Task 1 → According to the essay on monastic life under lockdown, where did the author spend last summer?
Task 2 → Extend the essay on monastic life under lockdown, picking up right after its final sentence.

Text under study →
----------------------------------------

The COVID-19 lockdown is not my first immersion in radically simple, stable life. I spent last summer living and working with Benedictine nuns at the Abbey of Saint Walburga in Colorado. Since that time, I have continued to reflect on Benedictine spirituality daily as I translate a biography of Saint Benedict into English. Now, the outbreak has thrust me back into the practices and patterns that I cultivated at Walburga, unexpectedly transforming what seemed to be a barren desert into a source of life.

Those who are not on the front line, and whose lives have slowed and been simplified during the outbreak, would do well to look to monasticism for guidance at this time. Although few of us are called to monastic life, all of us are called to enter into the circumstances before us today; life under lockdown is an opportunity we do not want to miss, for monastic practices can benefit our spirits and bodies alike. Guided by Saint Benedict, our loneliness can give way to prayer, we can obediently welcome restrictions as an opportunity for stability, and we can experience freedom in the midst of an apparently monotonous rhythm of life.

From Loneliness to Prayer

A life under lockdown is pervaded with silence, in striking contrast to the noise that typically fills our commutes and our offices. Stripped of this “soundtrack of our everyday routine,”[1] we may seek refuge in the comfort of endless digital conversations or constantly updating news feeds, which serve to narcotize our loneliness.

Yet, this need not be the case. When the human person moves beyond fear to embrace silence, she flourishes on every level of her being. Biologically, constant auditory input can overstimulate the brain, interfering with its function, while silence leads to the birth of new neurons in brain regions responsible for learning and memory.[2] Excessive noise can provoke a restless anxiety, while silence attenuates stress through lowering levels of cortisol and adrenaline.[3]

Our minds are often inundated by the noise of dreams, worries, and images, a restless churning that stifles our inner life. Only in silence can we “listen carefully,” as St. Benedict writes in the Prologue to the Rule, “to the master’s instructions, and attend to them with the ear of your heart.” For silence is not merely the absence of stimuli, as the modern mindfulness movement may presume. Rather, silence is the manifestation of a presence, the turn to the presence of the Lord who has been present all along, as Mark Salzman beautifully describes in his novel Lying Awake:

Loneliness, the hole in the center of her being.

----------------------------------------

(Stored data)
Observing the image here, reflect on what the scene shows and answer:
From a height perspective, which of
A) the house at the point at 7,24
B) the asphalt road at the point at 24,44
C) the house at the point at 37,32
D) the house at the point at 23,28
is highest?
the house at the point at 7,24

----------------------------------------

Written reply 1 → At the Abbey of Saint Walburga in Colorado, living and working with Benedictine nuns.

Written reply 2 →
Look at me, answer me, Lord my God!
The response came in the form of understanding, and it came all at once, as if a dam had burst in her soul. Her search for God had been like a hand trying to grasp itself. God, who is infinite, cannot become present because He can never become absent.

In the recognition of his presence, therefore, silence becomes prayer. At this time, many Catholics are deprived of the sacraments, particularly the sacrifice of the Mass, but the Lord remains present in scripture and in his Church, and continues to invite us to enter into the rich Christian contemplative tradition.

While most neuroscientific explorations of contemplative practices are plagued by serious limitations, including ambiguous definitions and categorical errors, several brain imaging studies provide possible windows into the neurobiological correlates of prayer. For instance, prayer seems to activate brain regions that are implicated in theory of mind, which is the ability to grasp another’s perspective, and the default mode network, which may underlie cognitive self-understanding.[4] More broadly, prayer appears to shift neuronal activity from the lower brain, where emotions and physical functions are regulated, toward areas of the frontal cortex involved in reasoning and empathy. These shifts in neural activity support an active, relational conception of prayer.

Though hidden and solitary, prayer is no passive escape from life: it is face-to-face dialogue with the living God, the highest and most creative of activity.[5] Furthermore, prayer is not individualistic, but an act of begging on behalf of the whole world that his Kingdom might come. The center of Benedictine life is the prayer of the Divine Office, in which a person receives the words of the Psalms (and her true self in them) and offers them back to God for the sake of the Church, just as Christ did. The Office punctuates the day and night of the monk, leading him to prayer when other members of the Body of Christ may be working or sleeping, and perhaps neglectful of the Lord who sustains them in being.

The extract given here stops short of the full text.